Efeknya kemudian, Indonesia diambil alih oleh Reformis Borjuis, tetapi 
persatuan mahasiswa juga tidak terwujud. 



                  Baru mulai paska 98 lahir beberapa organisasi mahasiswa 
nasional progresif yang terbentuk atas persatuan komite-komite aksi yang 
tersebar di kota-kota di Indonesia seperti Liga Mahasiswa Nasional untuk 
Demokrasi (LMND), Front Mahasiswa Nasional (FMN), Front Perjuangan Pemuda 
Indonesia (FPPI), Serikat Mahasiswa Indonesia (SMI) dan sebagainya. Di beberapa 
kota organisasi-organisasi tersebut dapat mengimbangi gerakan mahasiswa yang 
dipelihara selama rezim Orba berkuasa. Tetapi hanya berjarak tahunan beberapa 
organisasi mulai mengalami friksi internal dan kemudian terpecah-pecah kembali.



                  Perpecahan gerakan mahasiswa progresif merupakan sejarah yang 
sudah terjadi dan tidak perlu disesali dengan percuma. Ada banyak alasan kenapa 
organ-organ itu memisahkan diri. Tetapi perpecahan itu yang akan membuktikan 
bahwa gerakan mahasiswa kiri bukanlah gerakan yang akan mempertahankan simbol 
atau organisasi dan melupakan tujuan dan prinsip-prinsip perjuangan. Friksi dan 
perpecahan adalah bukti sekaligus ujian dalam dinamisasi gerakan mahasiswa 
progresif dalam wacana tentang gerakan dan perubahan. Dinamisasi tersebut 
memang anti klimaks, tetapi yang tidak bisa dihindari dari dinamisasi 
organ-organ tersebut adalah konsolidasi kembali dilakukan paska perpecahan.

→ Cuplikan Data:
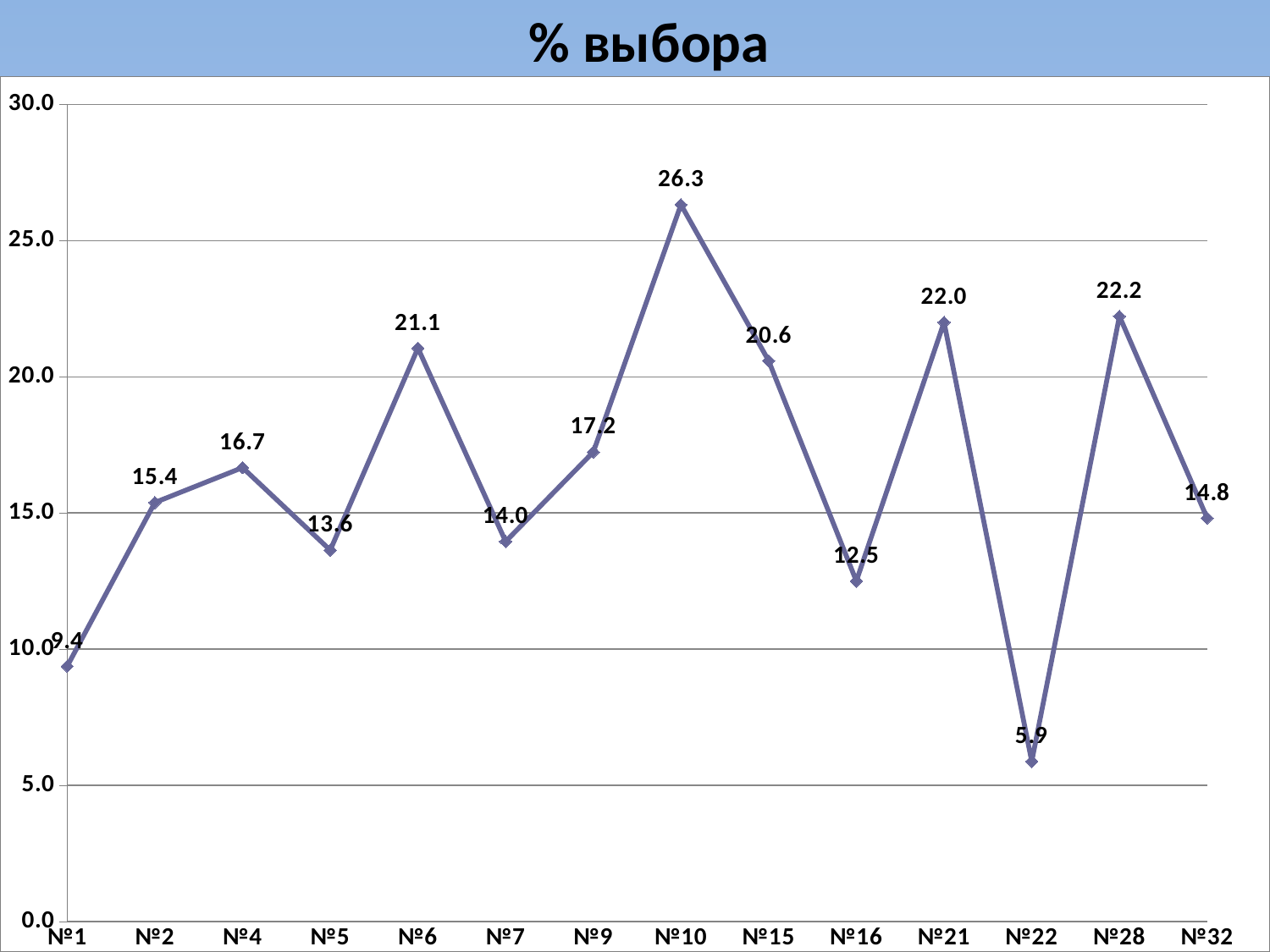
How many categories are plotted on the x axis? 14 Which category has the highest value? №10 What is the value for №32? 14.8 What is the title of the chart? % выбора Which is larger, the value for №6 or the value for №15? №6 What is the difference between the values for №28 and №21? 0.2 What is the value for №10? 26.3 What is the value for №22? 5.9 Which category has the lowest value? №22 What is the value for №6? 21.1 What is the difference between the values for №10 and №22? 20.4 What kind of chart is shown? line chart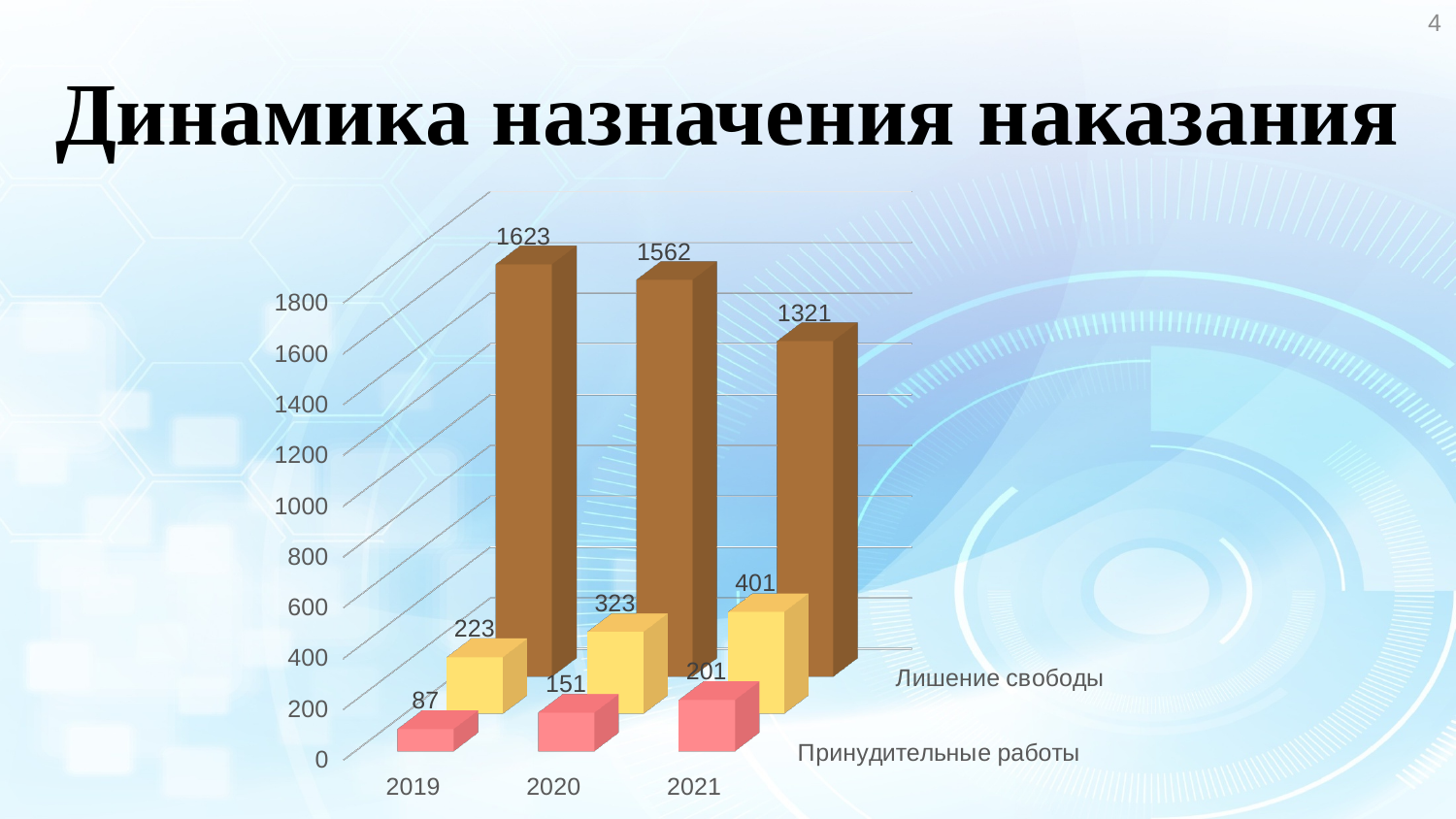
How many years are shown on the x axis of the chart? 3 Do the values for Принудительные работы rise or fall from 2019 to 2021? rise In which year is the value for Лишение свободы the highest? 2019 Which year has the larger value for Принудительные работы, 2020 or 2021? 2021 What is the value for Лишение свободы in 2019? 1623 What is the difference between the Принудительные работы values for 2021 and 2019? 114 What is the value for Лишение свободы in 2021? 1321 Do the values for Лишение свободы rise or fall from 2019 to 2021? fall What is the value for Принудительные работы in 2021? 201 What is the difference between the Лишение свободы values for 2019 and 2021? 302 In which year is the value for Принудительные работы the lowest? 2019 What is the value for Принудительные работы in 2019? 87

→ Perintah Kerja:
Tulis ulang bagian teks tentang gerakan mahasiswa yang dimulai dengan "Perpecahan gerakan mahasiswa" dan berlanjut sampai "dilakukan paska perpecahan.". Tukar "konsolidasi" dengan "penyatuan".

→ Jawaban Tugas:
Perpecahan gerakan mahasiswa progresif merupakan sejarah yang 
sudah terjadi dan tidak perlu disesali dengan percuma. Ada banyak alasan kenapa 
organ-organ itu memisahkan diri. Tetapi perpecahan itu yang akan membuktikan 
bahwa gerakan mahasiswa kiri bukanlah gerakan yang akan mempertahankan simbol 
atau organisasi dan melupakan tujuan dan prinsip-prinsip perjuangan. Friksi dan 
perpecahan adalah bukti sekaligus ujian dalam dinamisasi gerakan mahasiswa 
progresif dalam wacana tentang gerakan dan perubahan. Dinamisasi tersebut 
memang anti klimaks, tetapi yang tidak bisa dihindari dari dinamisasi 
organ-organ tersebut adalah penyatuan kembali dilakukan paska perpecahan.